L’Explosion : La baise sauvage et sans capote

Café sur la table basse. Je croise les jambes, décolleté béant. Il bande enfin, gorge sèche. ‘Debout !’ Il obéit, tasse en main. Je m’approche, caresse ses couilles froides, sa hampe qui gonfle. Goutte de pré-cum, je la suce du doigt, yeux dans les siens. Il gémit. Je le tourne, ongles sur sa peau, spasmes.

Peignoir ouvert. Seins lourds, tétons durs, chatte glabre trempée. Je me caresse, langue sur tétons, doigt dans la mouille, léché lentement. Il tend les mains, je refuse. ‘À genoux !’ Visage contre mon mont de Vénus, langue timide. Je guide, ondule, clito gonflé. Cri étouffé, je jouis presque.

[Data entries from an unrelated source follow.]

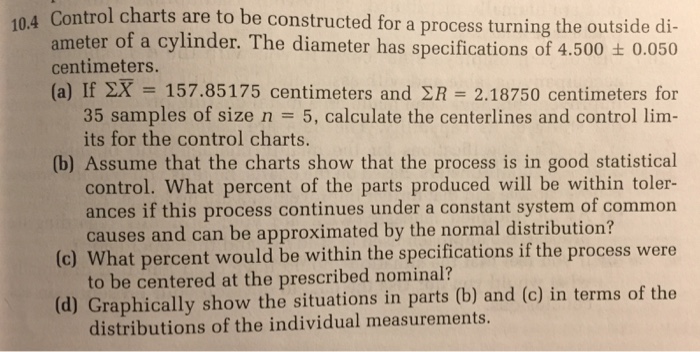 Solved Control charts are to be constructed for a process | Chegg.com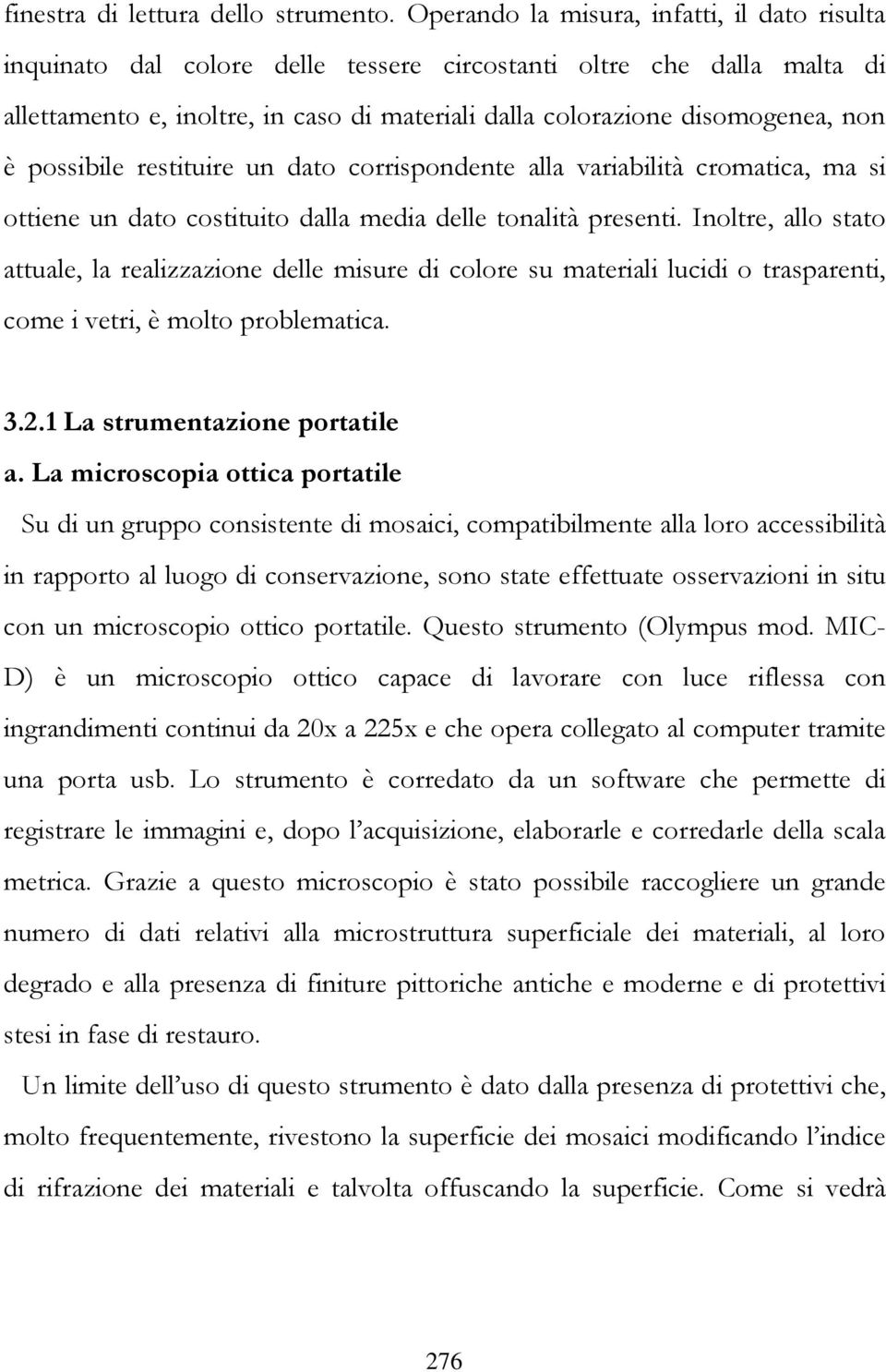 possibile restituire un dato corrispondente alla variabilità cromatica, ma si ottiene un dato costituito dalla media delle tonalità presenti.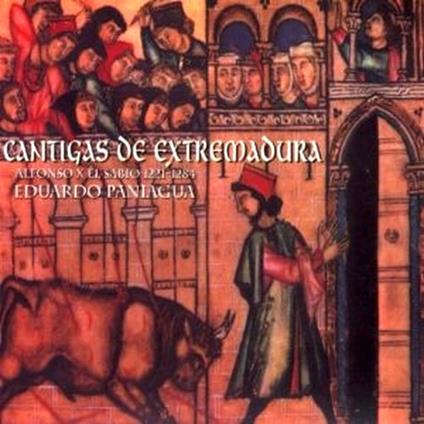 Cantigas De Extremadura - CD Audio di Alfonso X el Sabio,Ensemble Musica Antigua,Eduardo Paniagua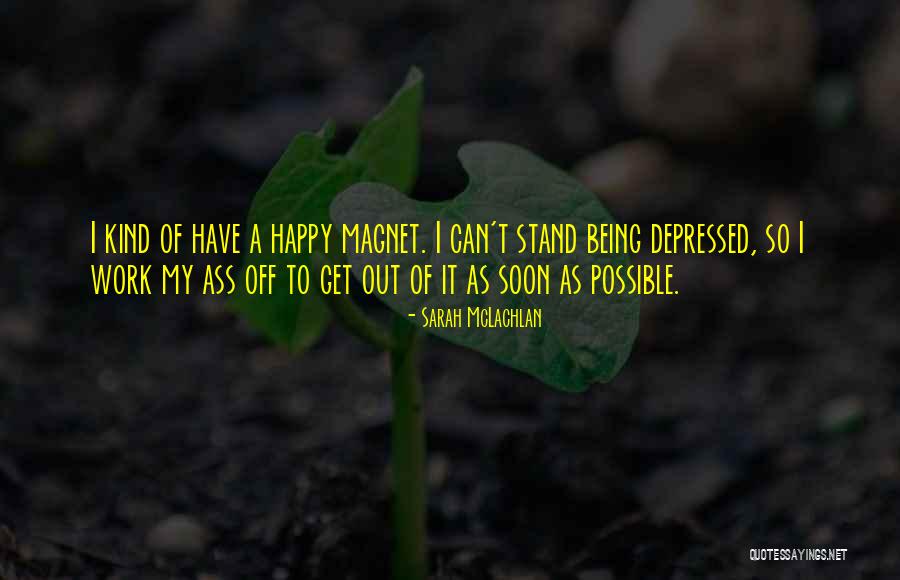 Being So Kind Quotes By Sarah McLachlan Being So Kind Quotes By Sarah McLachlan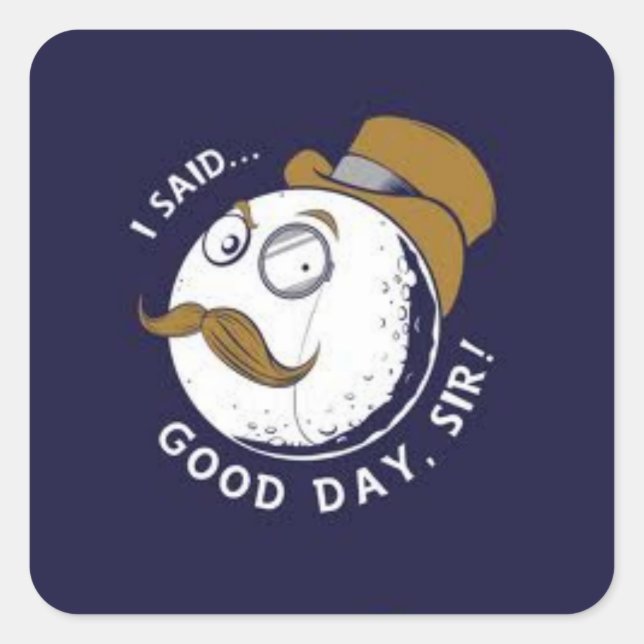 I Said Good Day Sir! Stickers (Front)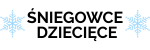 ŚNIEGOWCE DZIECIĘCE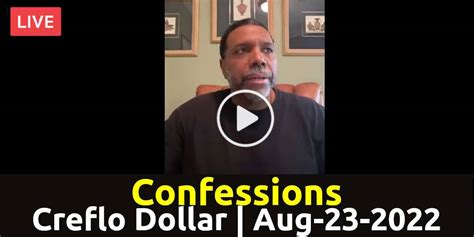 Creflo Dollar Live Sermon August 23 2022 Confessions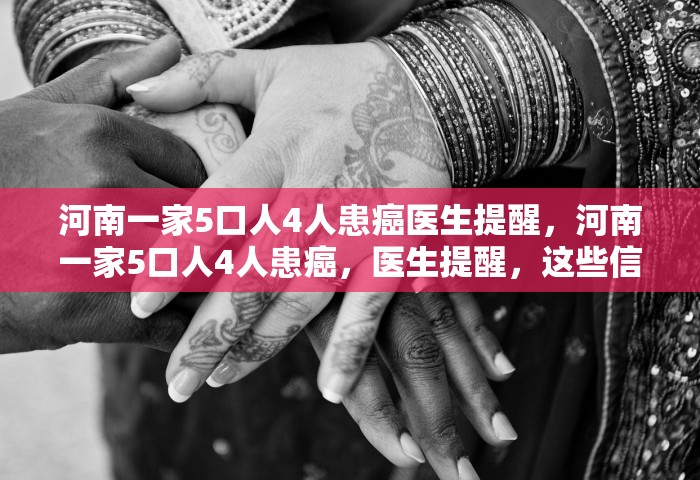 河南一家5口人4人患癌医生提醒，河南一家5口人4人患癌，医生提醒，这些信号别忽视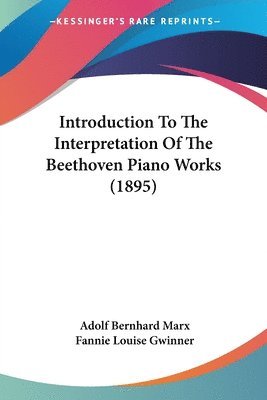 bokomslag Introduction to the Interpretation of the Beethoven Piano Works (1895)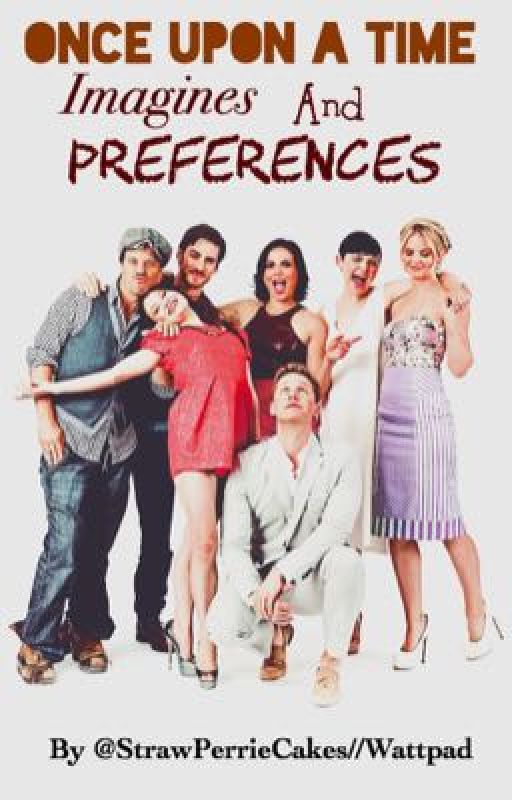 Once upon a time preferences and imagines by StrawPerrieCakes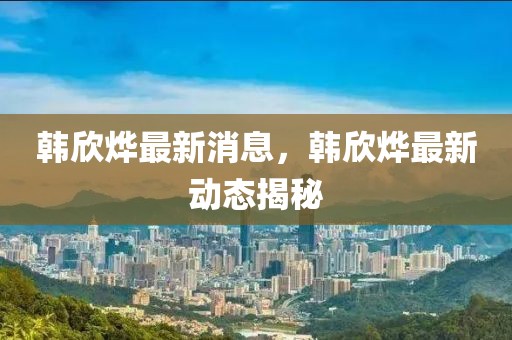 韓欣燁最新消息，韓欣燁最新動(dòng)態(tài)揭秘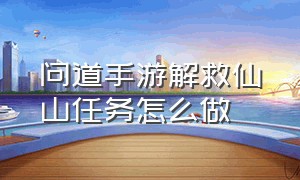 问道手游解救仙山任务怎么做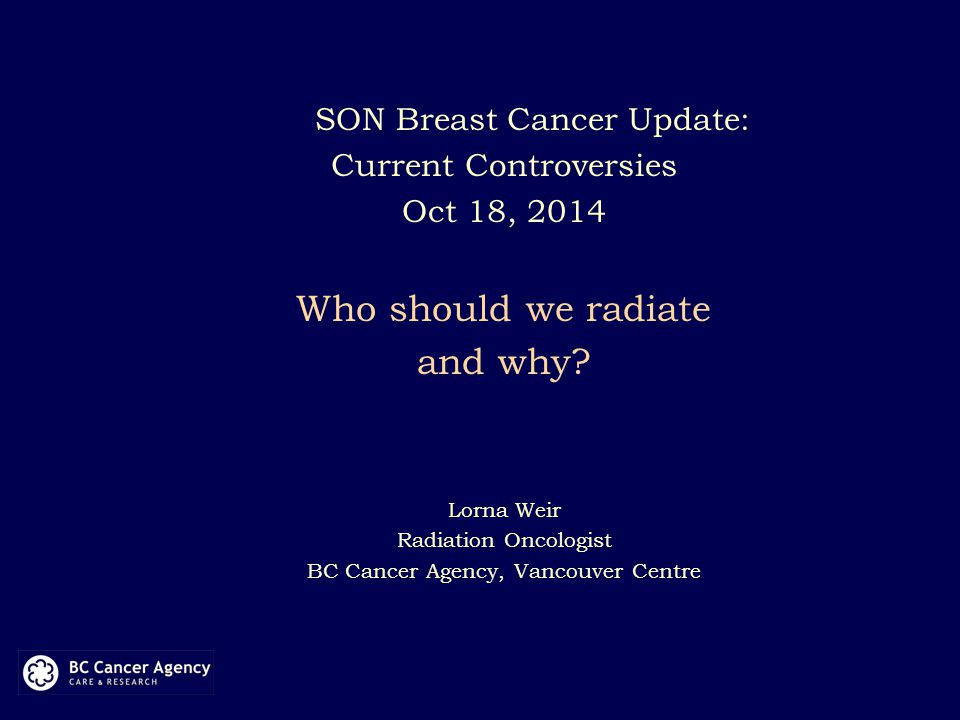 SON Breast Cancer Update: Current Controversies Oct 18, 2014 Who should we radiate and why.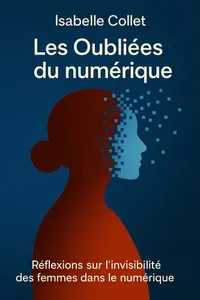 Couverture de 'Les oubliees du numerique'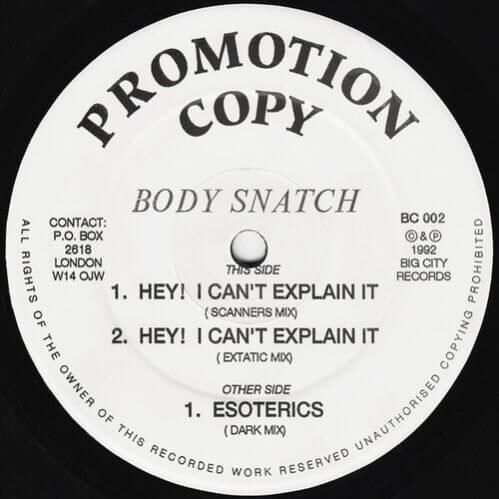 Body Snatch - Esoterics / Hey I Can't Explain It Body Snatch - Esoterics / Hey I Can't Explain It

Je le repousse, pied sur ses couilles, semelle sur sa queue dressée. Seins sur sa bouche, il suce avidement. Je m’assois, chatte glissante sur son ventre. ‘Capotes ?’ Non. Sourire diabolique. Je le branle, m’ouvre en tailleur. Doigts fous sur mon clito, mouille partout. Il se branle, éjacule en jets sur mes seins. Je hurle, orgasme violent. Sperme étalé, chaud, poisseux.

Accroupie sur lui, fesses sur abdos, tétons frôlant. Souffle court dans l’obscurité. ‘Capotes, prochaine fois.’ Il repart, nu dans la nuit, secret scellé. Moi, je referme, frissons du péché. Demain, il révisera dur. Moi, j’attendrai, rideaux toujours ouverts.